Infelizmente a luta dos ambientalistas, dos mais diversos recantos do Brasil, contra a efetiva implantação da Usina Hidrelétrica de Barra Grande parece estar chegando ao seu final. E o que é pior, a um triste final. Em 5 de julho de 2005 o IBAMA, Instituto Brasileiro do Meio Ambiente e dos Recursos Naturais Renováveis, emitiu a licença ambiental de operação (LO) para o empreendimento. Imediatamente a empresa Baesa, dona do empreendimento, iniciou o fechamento das comportas da barragem, dando inicio à inundação do reservatório que afogará cerca de 5.000 hectares de floresta atlântica com araucárias.

Todos aqueles que tomam conhecimento das entranhas desse processo de licenciamento ambiental fraudolento se revoltam, mesmo sem sequer conhecer a magnitude da região. Já aqueles que puseram seus pés na região que será inundada, e viram com seus próprios olhos a grandiosidade da floresta atlântica existente e a mega biodiversidade da região, experimentam sensações ainda piores: desolação, enorme tristeza e uma profunda indignação e descrença na "justiça dos homens".

Casos como o de Barra Grande, demonstram que o direito ambiental ainda está longe de ser efetivo em nosso país, pois é em situações como esta, de grande dimensão e magnitude que se aufere a sua real efetividade.

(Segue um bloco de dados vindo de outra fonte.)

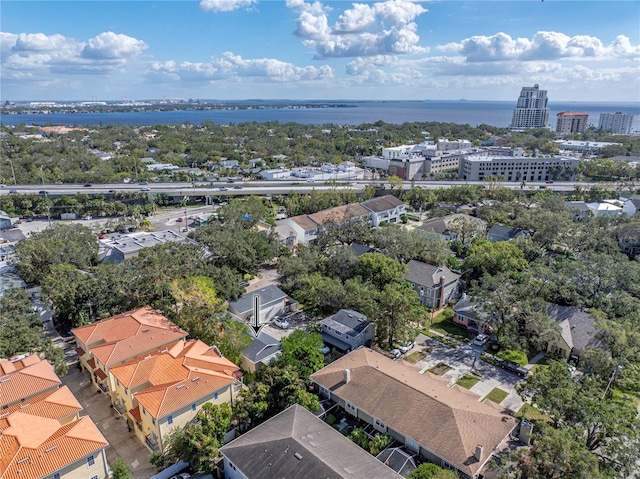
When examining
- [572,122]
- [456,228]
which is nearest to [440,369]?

Multar ou condenar pequenos degradadores, demolir pequenas construções irregulares, é fácil, e exemplos disso temos vários. Mas quando o caso alcança proporções infinitamente maiores, como o caso de autorizar a construção de uma Usina Hidrelétrica, orçada em mais de um bilhão de reais, lastreada em um Estudo de Impacto Ambiental fraudolento, como se mostra a efetividade do direito ambiental? A resposta, infelizmente, é uma só: não há efetividade.

No caso de Barra Grande, nem os devidos processos legais foram respeitados, eis que inúmeras ações civis públicas ainda tramitam em fase inicial e a prova maior da fraude havida no Estudo de Impacto Ambiental será destruída, pois a prova é a própria floresta e esta será inundada. Com a inundação se retira completamente a efetividade dos processos em tramitação, pois repetimos, a prova será destruída antes que se pudesse quantificar a real extensão do dano ambiental causado à sociedade brasileira, e por que não dizer, a todo o planeta.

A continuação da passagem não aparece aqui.